The purpose of this suggested exercise is simply for the believing woman in question to reach a conclusion she is comfortable with – one that will hold her conscience in good stead with God. It is not to moralise or pontificate to others on cultural matters who legitimately view their culture in a different way. It is a subjective view and its subjectivity must be acknowledged.

I believe this approach works well for all women given the various cultures, sub-cultures and hybrid-cultures western Muslims associate with, and it engenders tolerance so as to allow believers to cultivate a relationship with God without imposing their subjectivity on one another.

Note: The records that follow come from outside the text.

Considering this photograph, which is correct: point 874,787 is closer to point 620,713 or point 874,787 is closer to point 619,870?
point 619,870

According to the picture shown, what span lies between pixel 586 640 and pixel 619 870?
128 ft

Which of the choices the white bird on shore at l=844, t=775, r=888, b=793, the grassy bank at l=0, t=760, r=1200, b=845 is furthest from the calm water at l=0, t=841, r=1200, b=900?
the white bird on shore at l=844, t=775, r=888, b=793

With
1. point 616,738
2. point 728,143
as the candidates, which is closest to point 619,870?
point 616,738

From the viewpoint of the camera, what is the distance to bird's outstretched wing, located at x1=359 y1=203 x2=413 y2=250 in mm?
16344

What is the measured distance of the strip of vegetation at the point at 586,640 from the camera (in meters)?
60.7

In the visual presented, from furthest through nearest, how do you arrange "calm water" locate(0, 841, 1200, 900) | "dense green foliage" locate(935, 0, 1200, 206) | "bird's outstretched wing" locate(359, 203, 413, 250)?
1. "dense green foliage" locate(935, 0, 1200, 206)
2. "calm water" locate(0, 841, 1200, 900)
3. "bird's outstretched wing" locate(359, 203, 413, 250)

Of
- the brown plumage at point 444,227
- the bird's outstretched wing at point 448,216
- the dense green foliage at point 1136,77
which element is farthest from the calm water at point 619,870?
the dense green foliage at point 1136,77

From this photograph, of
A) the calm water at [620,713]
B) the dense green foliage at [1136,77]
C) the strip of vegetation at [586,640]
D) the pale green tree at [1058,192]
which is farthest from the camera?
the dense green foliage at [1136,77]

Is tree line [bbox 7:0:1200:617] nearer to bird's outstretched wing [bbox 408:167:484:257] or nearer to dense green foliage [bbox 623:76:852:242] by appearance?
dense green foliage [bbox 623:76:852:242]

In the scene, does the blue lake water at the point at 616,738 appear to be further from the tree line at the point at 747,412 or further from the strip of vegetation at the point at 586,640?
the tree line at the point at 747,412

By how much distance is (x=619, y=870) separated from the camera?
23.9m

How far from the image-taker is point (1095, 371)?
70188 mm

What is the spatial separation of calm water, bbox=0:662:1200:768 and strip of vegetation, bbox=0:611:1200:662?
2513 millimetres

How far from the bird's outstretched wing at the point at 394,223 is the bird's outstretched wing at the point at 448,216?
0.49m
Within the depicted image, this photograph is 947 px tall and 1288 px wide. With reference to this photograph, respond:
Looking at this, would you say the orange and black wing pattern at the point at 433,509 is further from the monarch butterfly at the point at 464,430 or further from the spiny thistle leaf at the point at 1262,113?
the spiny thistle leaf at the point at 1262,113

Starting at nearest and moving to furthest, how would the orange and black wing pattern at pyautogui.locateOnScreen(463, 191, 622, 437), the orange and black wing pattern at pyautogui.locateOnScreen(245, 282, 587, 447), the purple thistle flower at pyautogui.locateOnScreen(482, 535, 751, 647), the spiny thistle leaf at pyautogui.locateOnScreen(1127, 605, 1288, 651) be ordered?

It also forms an approach to fiqh where all believers are included in the discussion; not the typical situation where we merely consider variables specific to one ethno-culture. For example, black Muslim women may desire to cut their hair either to regrow it – such as dealing with damage or cutting off relaxed ends – or purely for aesthetic value. Again, in this context it would be for the woman to determine what resembles men and to do so with the opinions of whomever she deems suitable.

And Allah the Most High ultimately knows all.